For the record yesterday's IRC log

<zack> dachary: i wonder if "append-only storage" could be a better/alternativey/complementary search keyword
<dachary> +1
<dachary> https://en.wikipedia.org/wiki/Append-only points to https://en.wikipedia.org/wiki/Log-structured_merge-tree which loops back to https://en.wikipedia.org/wiki/RocksDB
<dachary> It could be interesting to have rocksdb where each sst file (i.e. the rocksdb unit of storage) is a 1TB RBD image. level 0 is for insertion and sorting and there would only be level 1 and it would be read-only.
<dachary> however... when the level 0 is full, it will be merged in level 1 and will modify all underlying 1TB images: that's not read only
<dachary> the ideal implementation would be a library that maintains an index pointing to each object with SHA256 => id of the 1TB image,offset,size. Assuming the index is sorted by SHA256, looking for an object is O(logN)
<dachary> the library would implement writing by appending in a journal (SHA256 + content), then an update of the index, then a write to the actual 1TB device, then discarding the entry from the journal
<dachary> it bothers me that we can't find anything addressing this particular use case
<dachary> the discussion on the Ceph mailing list tells me we're not missing something that everybody knows about, that much is good :-)
<dachary> I have a good feeling about having a self contained 1TB RBD image. Self contained in the sense that it would include the index mapping SHA256 to the object within the 1TB RBD image as well as the data. There would be no metadata at all but it would be a storage unit. From a collection of 1TB containers, it would be possible to build a global index to speed up search from (number of containers)*O(logN) to O(logN). But the global index could be rebuilt from scratch, it would not be something precious that must not be lost.
<dachary> If I'm not mistaken, the Software Heritage database contains the SWHID of each object, hence the signature of the object as well as metadata (maybe the size). Would it be possible to add the index of container holding the data as well ? 16 bits more would address 65PB.
<dachary> A self contained 1TB container could be built by appending (size + SHA + content) to the container. Once it's full, it can be rebuilt with a sorted index of the SHA1 => offset,size staring at 1TB and the content starting at 0. It is then frozen/immutable. The index can then be read to update a global index (which could be the SWH database).
<dachary> This immutable 1TB container can then conveniently be mirrored elsewhere, with rbd-mirror, borg, dd or whatever. It can be signed and verified. Then there is the question of maintaining and curating an inventory of the 1TB images floating around, which one are trusted by whom.
<dachary> 1TB is a good container size. Anyone can store that on an external disk. Even small organizations could contribute 1TB to SWH by keeping a copy.
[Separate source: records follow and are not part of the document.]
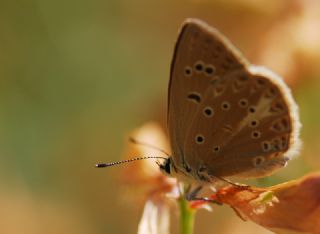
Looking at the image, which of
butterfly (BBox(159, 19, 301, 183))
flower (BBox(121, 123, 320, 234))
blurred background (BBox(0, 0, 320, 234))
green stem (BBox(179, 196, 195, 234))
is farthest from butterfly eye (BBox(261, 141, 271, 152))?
blurred background (BBox(0, 0, 320, 234))

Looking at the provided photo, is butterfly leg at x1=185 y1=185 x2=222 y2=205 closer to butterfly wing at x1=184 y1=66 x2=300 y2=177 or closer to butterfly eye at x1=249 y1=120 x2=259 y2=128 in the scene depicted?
butterfly wing at x1=184 y1=66 x2=300 y2=177

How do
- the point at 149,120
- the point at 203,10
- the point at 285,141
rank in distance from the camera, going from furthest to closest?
1. the point at 203,10
2. the point at 149,120
3. the point at 285,141

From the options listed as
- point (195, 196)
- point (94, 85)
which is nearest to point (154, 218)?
point (195, 196)

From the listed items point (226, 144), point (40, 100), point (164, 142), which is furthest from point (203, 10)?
point (226, 144)

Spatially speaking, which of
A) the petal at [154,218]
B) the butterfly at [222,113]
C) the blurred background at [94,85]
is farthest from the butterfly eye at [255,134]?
the blurred background at [94,85]

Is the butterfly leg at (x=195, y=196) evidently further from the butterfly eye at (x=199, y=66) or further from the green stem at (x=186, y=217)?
the butterfly eye at (x=199, y=66)

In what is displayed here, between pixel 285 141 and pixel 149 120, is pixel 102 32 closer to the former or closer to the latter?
pixel 149 120

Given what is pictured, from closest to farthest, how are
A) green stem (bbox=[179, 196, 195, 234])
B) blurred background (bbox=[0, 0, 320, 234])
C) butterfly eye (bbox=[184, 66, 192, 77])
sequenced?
green stem (bbox=[179, 196, 195, 234])
butterfly eye (bbox=[184, 66, 192, 77])
blurred background (bbox=[0, 0, 320, 234])
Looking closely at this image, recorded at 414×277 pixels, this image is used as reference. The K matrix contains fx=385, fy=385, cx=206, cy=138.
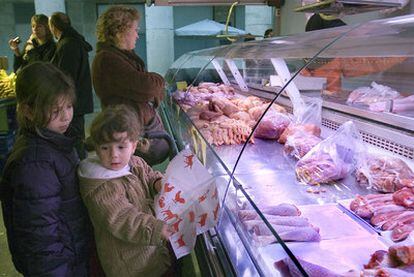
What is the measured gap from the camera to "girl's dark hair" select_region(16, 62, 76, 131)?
59.4 inches

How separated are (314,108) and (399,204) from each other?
1110mm

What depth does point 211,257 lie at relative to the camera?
158 centimetres

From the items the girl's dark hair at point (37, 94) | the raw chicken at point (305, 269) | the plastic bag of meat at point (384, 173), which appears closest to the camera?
the raw chicken at point (305, 269)

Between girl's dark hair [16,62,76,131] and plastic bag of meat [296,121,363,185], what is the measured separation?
3.77 feet

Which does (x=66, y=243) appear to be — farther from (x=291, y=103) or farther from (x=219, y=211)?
(x=291, y=103)

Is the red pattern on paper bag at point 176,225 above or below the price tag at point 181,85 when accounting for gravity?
below

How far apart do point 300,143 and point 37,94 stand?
53.8 inches

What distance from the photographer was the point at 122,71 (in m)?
2.73

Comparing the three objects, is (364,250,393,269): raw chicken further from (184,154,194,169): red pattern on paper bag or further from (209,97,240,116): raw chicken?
(209,97,240,116): raw chicken

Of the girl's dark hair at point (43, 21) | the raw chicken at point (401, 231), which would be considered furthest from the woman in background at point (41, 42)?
the raw chicken at point (401, 231)

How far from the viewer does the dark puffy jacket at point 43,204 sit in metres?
1.47

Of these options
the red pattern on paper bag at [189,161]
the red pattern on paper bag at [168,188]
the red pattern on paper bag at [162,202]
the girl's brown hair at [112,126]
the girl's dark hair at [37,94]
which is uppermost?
the girl's dark hair at [37,94]

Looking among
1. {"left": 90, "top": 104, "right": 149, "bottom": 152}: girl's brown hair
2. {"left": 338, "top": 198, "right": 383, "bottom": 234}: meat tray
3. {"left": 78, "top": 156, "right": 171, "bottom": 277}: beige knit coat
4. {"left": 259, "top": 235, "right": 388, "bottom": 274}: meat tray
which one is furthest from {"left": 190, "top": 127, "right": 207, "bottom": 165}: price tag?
{"left": 259, "top": 235, "right": 388, "bottom": 274}: meat tray

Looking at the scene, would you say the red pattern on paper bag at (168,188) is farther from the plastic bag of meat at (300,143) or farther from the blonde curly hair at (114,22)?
the blonde curly hair at (114,22)
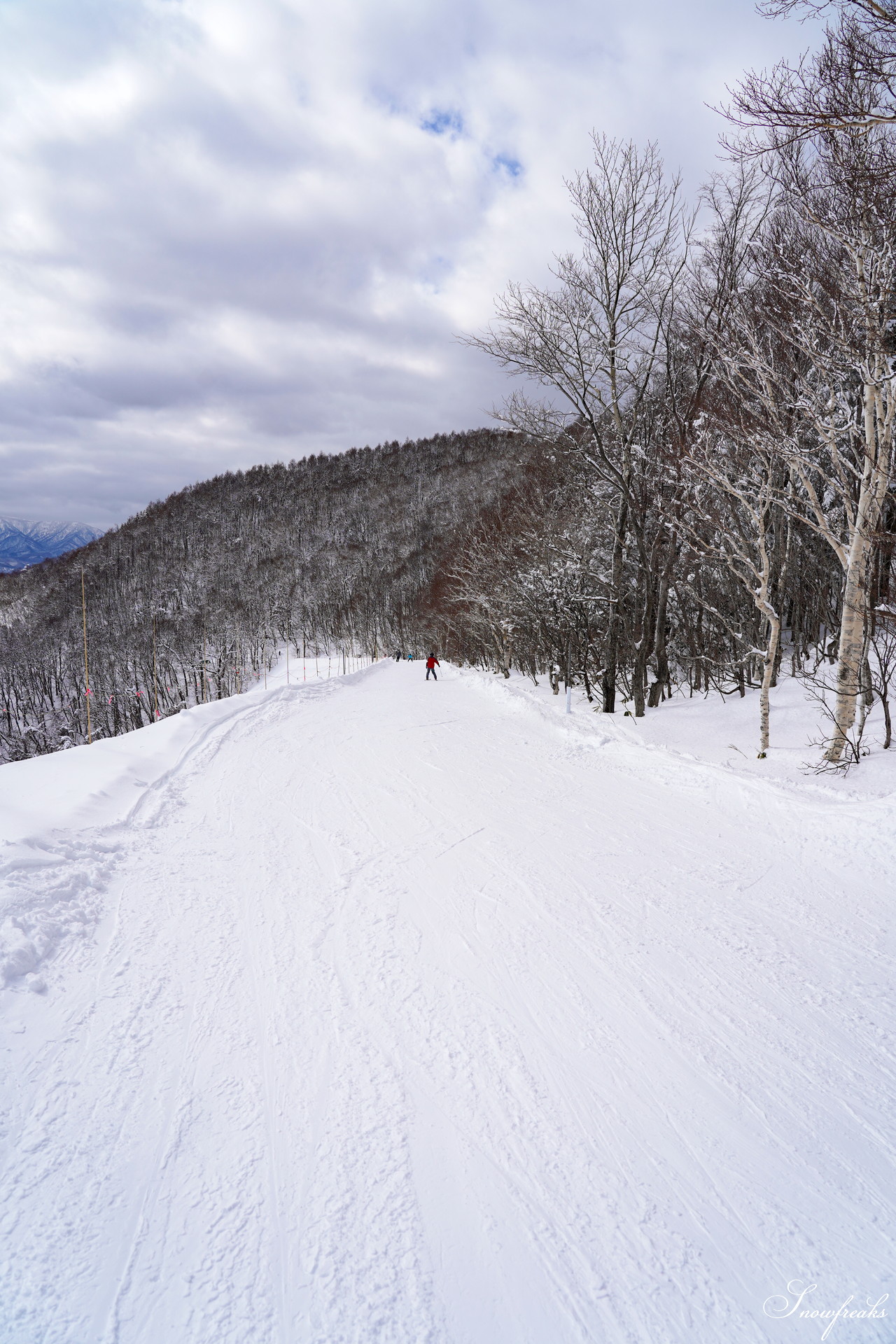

And it is manageable: a thousand copies (which is not that much) is 1PB (which is 3 times the current size).
<dachary> By comparison, if objects are stored in an object storage, there are billions of small objects and nothing else. No object storage can enable someone to mirror "1TB worth of data" with off-the-shelf tools.

https://github.com/vasi/pixz is a candidate for the 1TB archive content

The existing XZ Utils provide great compression in the .xz file format, but they produce just one big block of compressed data. Pixz instead produces a collection of smaller blocks which makes random access to the original data possible. This is especially useful for large tarballs.

Very quickly extract a single file, multi-core, also verifies that contents match index:
pixz -x dir/file < foo.tpxz | tar x

https://news.ycombinator.com/item?id=17085391 discussion about random access and archive formats

This comment was removed by dachary.
dachary changed the task status from Open to Work in Progress.Feb 15 2021, 2:13 PM
dachary claimed this task.

This preliminary exploration is complete and moved to benchmarking to discover blockers.

There is one concern that was not addressed: the metadata do not scale out, it is a single rocksdb database.